Uma mãe consciente ou
inconscientemente preconceituosa, reprimida e repressiva, ao mexer na zona
genital (durante o banho ou a troca de fralda) o faz com dificuldade, com
reserva, com desgosto, com aflição, às vezes com nojo, transmitindo ao bebê o
sentimento de aquela parte é diferente das outras do corpo levando à
dissociação da zona genital que é como se não existisse ou existisse de uma
maneira autônoma ou como se fosse uma parte demoníaca.
Quando a mãe está
ausente por um tempo demasiado, (o que pode acontecer mesmo estando fisicamente
presente) a mente do bebê, tentando entender o que está acontecendo, sofre um
desenvolvimento exagerado dissociando-se do corpo. A mente excessivamente
desenvolvida dissocia-se do corpopsique com as conseqüências que já vimos
acima.
Para que haja uma
integração corpopsiquemente é preciso firmeza na sustentação (holding), cuidado
psíquico e corporal. O toque amoroso é fundamental para a vida.
Uma mãe que apresenta
firmeza na sustentação (holding) cuidado físico e corporal, e que mexa no corpo
da criança sem vergonhas e preconceitos será certamente uma mãe bem integrada e
que transmitirá esta integração para o filho dando-lhe a oportunidade de manter
sua integração mesmo num ambiente adverso.
A família patriarcal
prototípica do período vitoriano era composta por uma mãe suficientemente boa e
por um pai que impunha, a qualquer custo, com a aquiescência da mãe, as leis da
casa; isso incluía a ação de castração na época apropriada. A mãe através da
relação fusional e da mutualidade propiciava ao filho o desenvolvimento da
capacidade de empatia, de identificação, da sensibilidade sutil, do sentimento
de compaixão. Estas características eram consideradas, na sociedade moderna
vitoriana, “coisas de mulher”, enfraquecedoras de crianças do sexo masculino
que então deveriam livrar-se desta subjetividade. Os meninos deveriam
recalcá-la para tornarem-se fortes, duros, impiedosos: uma masculinidade bem
desenvolvida lhes permitiria vencer a dura luta pela sobrevivência, alcançando
um padrão de vida consoante o seu grupo social. Para conseguir este resultado o
Pai (ou a função pai) proibia duramente o acesso à mãe; ele exercia a função de
castração da qual resultava uma interdição do feminino. O resultado era o
provável desenvolvimento de um neurótico normal desde que a mãe fosse
suficientemente boa e o pai castrador suficientemente bom; refiro-me a uma mãe
suficientemente disponível, sensível e responsiva às modificações da
subjetividade do filho e a um pai suficientemente presente, justo, protetor,
respeitador da lei, qualidades que fariam dele uma boa figura de identificação.

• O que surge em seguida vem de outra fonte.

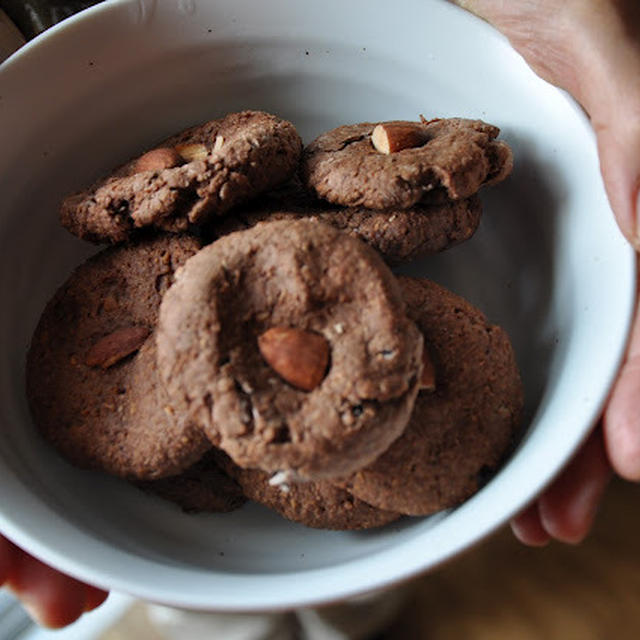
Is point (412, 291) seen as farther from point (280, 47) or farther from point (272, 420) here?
point (280, 47)

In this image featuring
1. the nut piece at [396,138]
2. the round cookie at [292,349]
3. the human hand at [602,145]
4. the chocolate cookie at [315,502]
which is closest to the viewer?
the round cookie at [292,349]

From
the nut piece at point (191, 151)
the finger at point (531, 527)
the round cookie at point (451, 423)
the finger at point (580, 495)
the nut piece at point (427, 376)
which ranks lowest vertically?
the finger at point (531, 527)

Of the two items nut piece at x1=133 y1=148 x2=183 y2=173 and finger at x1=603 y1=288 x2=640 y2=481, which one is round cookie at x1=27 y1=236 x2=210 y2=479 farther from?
finger at x1=603 y1=288 x2=640 y2=481

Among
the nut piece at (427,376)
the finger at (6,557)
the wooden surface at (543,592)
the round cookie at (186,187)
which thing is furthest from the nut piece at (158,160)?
the wooden surface at (543,592)

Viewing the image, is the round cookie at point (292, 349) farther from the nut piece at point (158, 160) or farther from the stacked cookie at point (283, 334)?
the nut piece at point (158, 160)

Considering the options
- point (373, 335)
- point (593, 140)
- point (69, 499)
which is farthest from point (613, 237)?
point (69, 499)

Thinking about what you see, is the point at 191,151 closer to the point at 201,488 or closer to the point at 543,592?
the point at 201,488
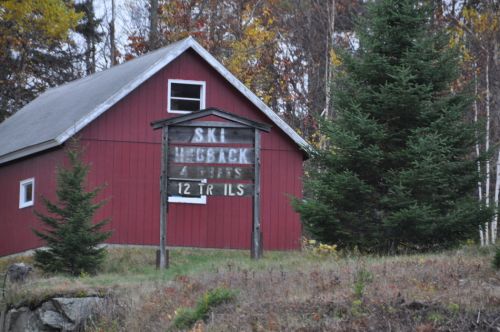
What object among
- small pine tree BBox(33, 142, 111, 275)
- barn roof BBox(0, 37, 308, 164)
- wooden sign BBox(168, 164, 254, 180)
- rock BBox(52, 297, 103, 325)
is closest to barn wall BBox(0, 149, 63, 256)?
barn roof BBox(0, 37, 308, 164)

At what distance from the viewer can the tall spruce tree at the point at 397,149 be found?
54.4ft

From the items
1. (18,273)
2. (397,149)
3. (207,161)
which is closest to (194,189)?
(207,161)

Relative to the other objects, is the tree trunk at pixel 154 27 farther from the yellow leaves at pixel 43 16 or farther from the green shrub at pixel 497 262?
the green shrub at pixel 497 262

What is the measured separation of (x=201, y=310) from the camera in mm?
11617

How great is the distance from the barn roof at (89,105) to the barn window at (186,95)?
800 mm

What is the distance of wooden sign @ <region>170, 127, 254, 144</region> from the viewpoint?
60.5ft

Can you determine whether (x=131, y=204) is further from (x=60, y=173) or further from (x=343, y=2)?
(x=343, y=2)

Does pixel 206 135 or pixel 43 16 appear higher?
pixel 43 16

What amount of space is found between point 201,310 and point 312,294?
144 cm

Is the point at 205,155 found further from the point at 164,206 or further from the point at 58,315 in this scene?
the point at 58,315

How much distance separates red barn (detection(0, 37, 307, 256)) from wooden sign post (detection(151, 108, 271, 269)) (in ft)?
16.1

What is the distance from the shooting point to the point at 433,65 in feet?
58.3

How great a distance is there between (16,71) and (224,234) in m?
19.2

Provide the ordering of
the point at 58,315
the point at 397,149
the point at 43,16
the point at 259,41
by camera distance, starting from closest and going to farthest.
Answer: the point at 58,315
the point at 397,149
the point at 43,16
the point at 259,41
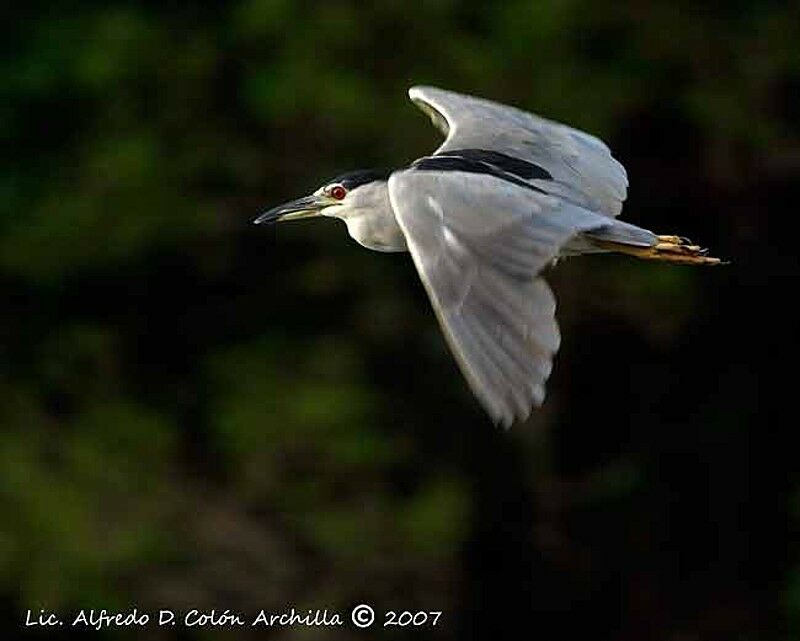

Esta seria a situação ideal.
Na mentalidade
vitoriana repressiva as regras eram estritas e aquele que as seguia era
valorizado e recompensado. A sexualidade, o feminino, os sentimentos de
fraqueza, dor, tristeza, a espontaneidade, a empatia e a capacidade de
identificação eram desvalorizados, reprimidos e recalcados.
A educação era
repressiva. Na escola valorizava-se a disciplina, o dever, o bom comportamento.
A criança era cumpridora de obrigações e entre estas, a de decorar as matérias
escolares.
As empresas procuravam funcionários
“certinhos”, disciplinados, cumpridores de deveres, assíduos, burocráticos,
dedicados à firma e lhes oferecia segurança e aposentadoria.
Neste cenário vicejam as formas
neuróticas de viver. O homem vitoriano ideal era educado, formal, correto,
disciplinado, cumpridor de suas obrigações, honesto, íntegro, retilíneo em sua
trajetória de vida, confiável, honrado. Um cavalheiro, um gentleman. Ordem,
dever, organização, controle, disciplina eram os preceitos a serem seguidos.
Dedicava sua vida à tarefa de crescer lenta e seguramente dentro da atividade
e/ou empresa escolhida. Para isso usava o processo de repressão que impedia que
desejos e fantasias desviassem a pessoa em atividade neurótica de seus
objetivos. O filme “Caráter” retrata bem este aspecto. O jovem bastardo na sua
determinação de conseguir “subir na vida” reprime seus afetos assim como seu
pai e sua mãe seguindo as regras estritas da sociedade, reprimem seus afetos.
Uma repressão suficientemente boa deixa seus rastros na forma de sintomas e
comportamentos desviante que trazem pouco transtorno. Uma repressão não
suficientemente boa provoca o aparecimento de sintomas e comportamentos
perturbadores. Dependendo da predominância e da força dos sintomas temos as
neuroses: obsessivas, fóbicas, conversivas, as histerias de angústia.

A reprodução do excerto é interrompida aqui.